International travel

Clark maintains an International Travel Policy that is posted on the website. The policy remains in effect. In addition to the existing policy framework, international travel at Clark will resume after June 1, 2021, with adoption of the following considerations/recommendations to accommodate the evolving COVID-19 pandemic:

  • Newly calculated Department of State (DOS) travel advisories do not indicate a change to current risk situations. Rather, the updated methodology reflects an adjustment in the system to give more weight to CDC guidelines and assessments.  DOS has advised that universities consider other factors when developing a travel risk assessment for a given country or geographic region.
  • Clark will consider the DOS travel warnings, but will not rely exclusively on them to determine risk for international travelers for the 2021-22 academic year.
  • Clark asks anyone traveling abroad to only travel if fully vaccinated.

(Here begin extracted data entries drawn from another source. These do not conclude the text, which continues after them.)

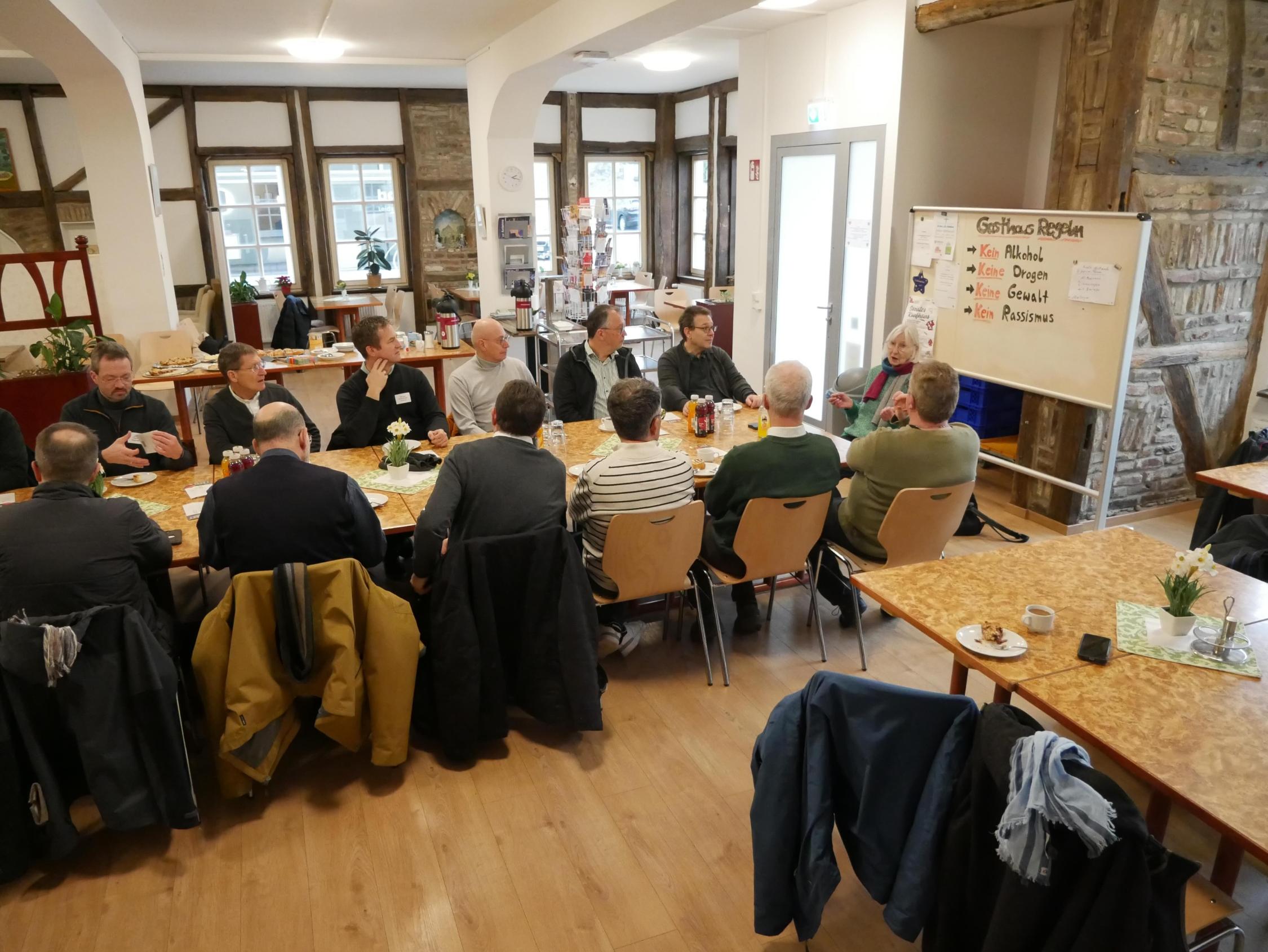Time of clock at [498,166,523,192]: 2:18
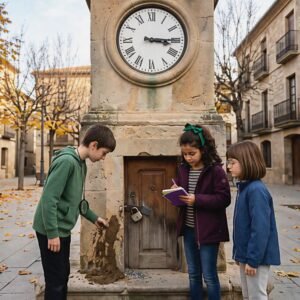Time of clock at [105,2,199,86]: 3:14
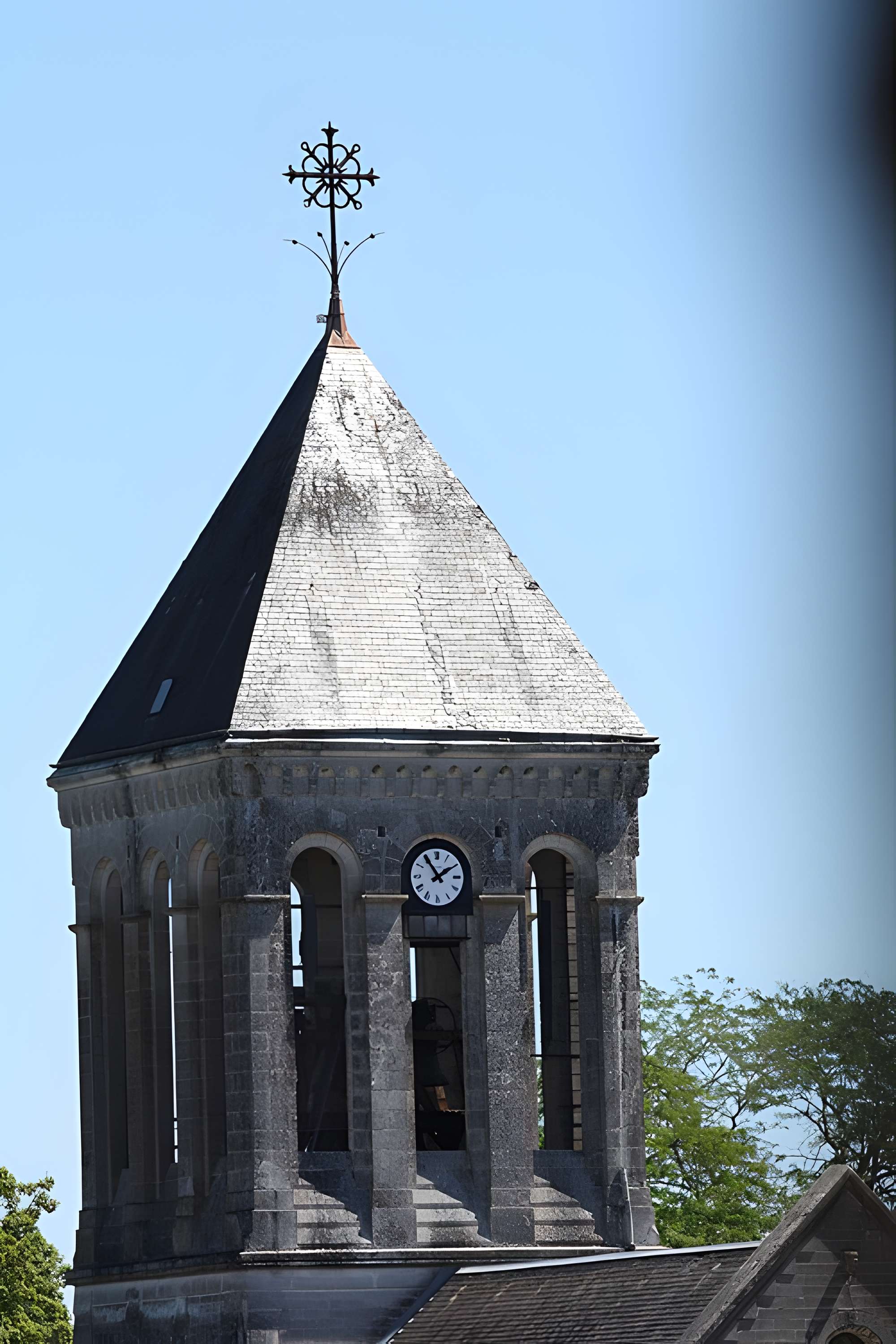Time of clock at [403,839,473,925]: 1:54
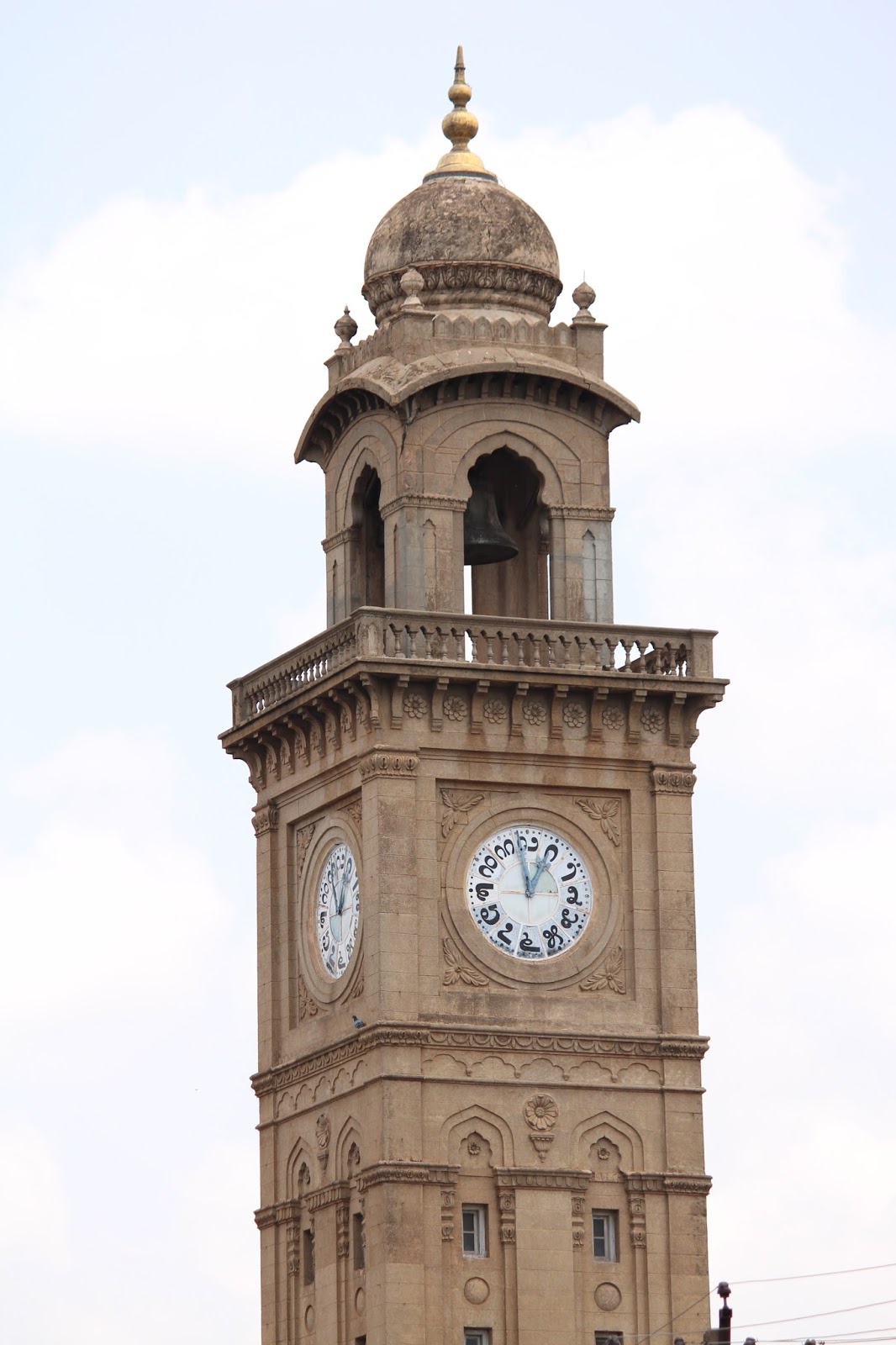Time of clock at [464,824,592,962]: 12:58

Individuals traveling abroad will still need to assess travel restrictions and other COVID-19 vaccination/testing requirements of the country they intend to visit.
  • Study Abroad Programs: After a thorough review of study abroad providers at peer institutions, and current health, risk, and assessment conditions and practices, study abroad will proceed as scheduled. COVID-19 vaccination will be required for any international traveler in the program.
    • The Office of Study Abroad/Study Away will continue to monitor the COVID-19 situation globally and make necessary changes in real time, in consultation with providers, other international-related staff, and representatives of host institutions.
    • The Office will defer to local, state and international guidelines as additional precautions for going abroad or returning home.
    • As always, all students will have GeoBlue health, medical, emergency evacuation and repatriation insurance for the duration of their time abroad. Coverage includes COVID-19. Students will be fully covered in the event of sickness.
    • As always, all students will sign study abroad confirmation and liability forms outlining policies.
    • All study abroad participants will be enrolled in Clark’s Travel Registry.
  • Staff/Faculty and Independent/Graduate Student Travel Procedure:
    • The Travel Advisory Committee will review all proposals for international travel (regardless of State Department advisory level) to evaluate health and safety concerns.
    • As is currently the policy, University funds used for academically related international travel must be pre-approved by the Provost or the Provost’s designee.
    • All international travelers should be required to enroll in GeoBlue insurance and fill out Alert Traveler registration in Terra Dotta (a.k.a. the Travel Registry).
  • All individuals traveling abroad should be aware of inherent risks associated with traveling to sites where COVID-19 and its variants are more prevalent than within the U.S. Also, be aware that some health insurance and travel plans have exempted COVID-19-related illnesses and expenses from their coverage.
  • Clark students, faculty, and staff traveling internationally on their own and independent of any official Clark affiliation are asked to voluntarily adhere to the spirit of these travel regulations for the health and safety of themselves and Clark’s extended community.